### [Description of the task]
For the data below, retype word for word the lines from the one containing "Free Stunning view" through the one containing "full bath with"; drop the pictures.

### [Task inputs]

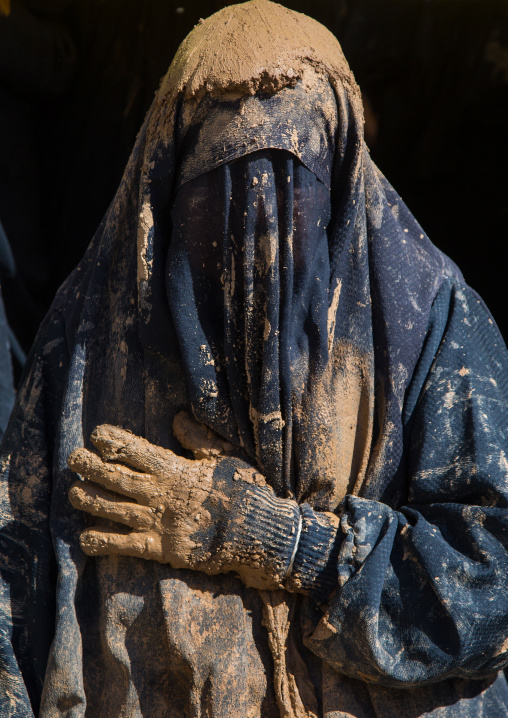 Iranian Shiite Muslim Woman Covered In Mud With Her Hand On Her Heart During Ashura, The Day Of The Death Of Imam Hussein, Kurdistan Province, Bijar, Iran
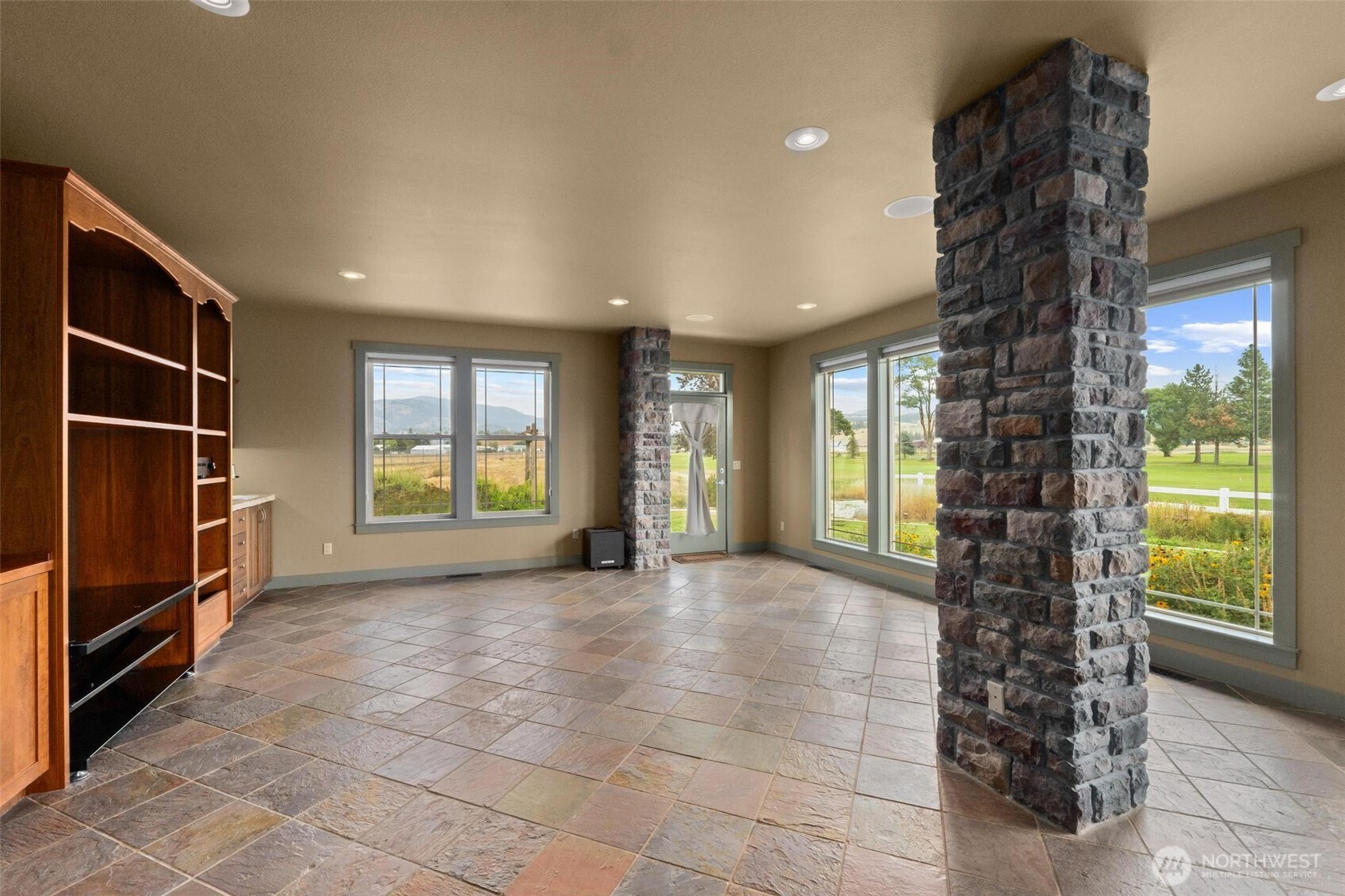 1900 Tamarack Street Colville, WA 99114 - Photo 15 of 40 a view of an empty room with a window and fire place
...
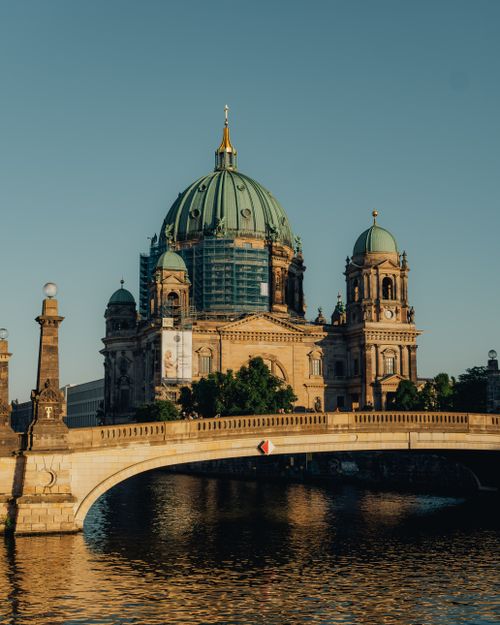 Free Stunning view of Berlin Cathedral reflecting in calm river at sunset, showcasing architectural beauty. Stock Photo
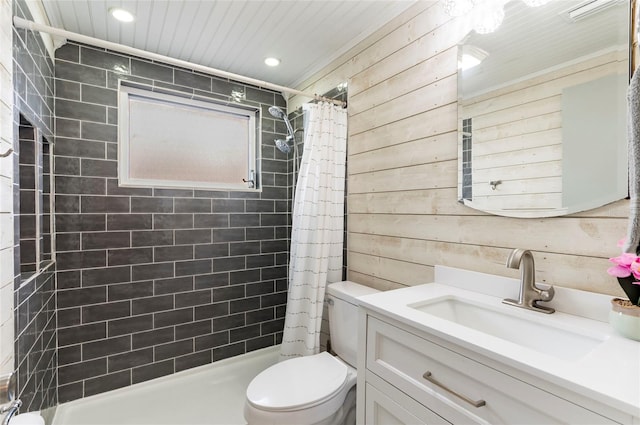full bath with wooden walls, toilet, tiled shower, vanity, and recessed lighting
==
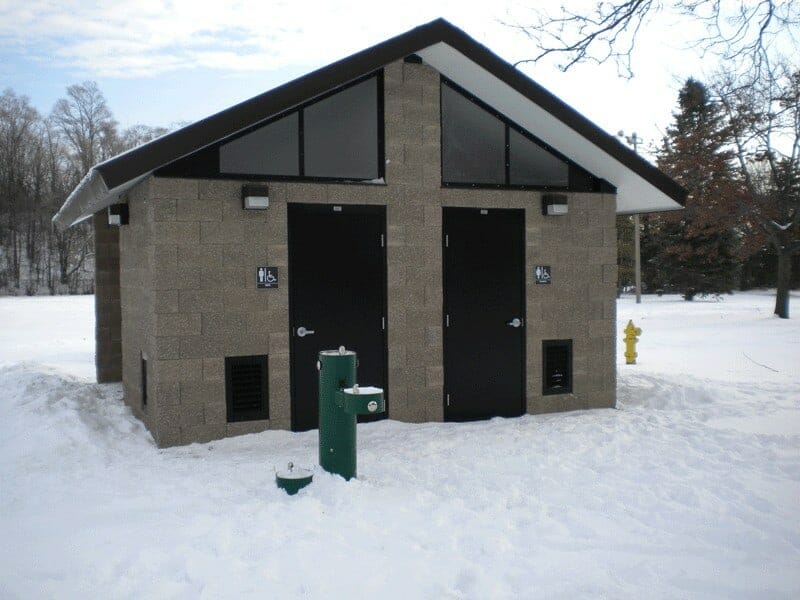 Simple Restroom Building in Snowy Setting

### [Answer space]
 Free Stunning view of Berlin Cathedral reflecting in calm river at sunset, showcasing architectural beauty. Stock Photo
full bath with wooden walls, toilet, tiled shower, vanity, and recessed lighting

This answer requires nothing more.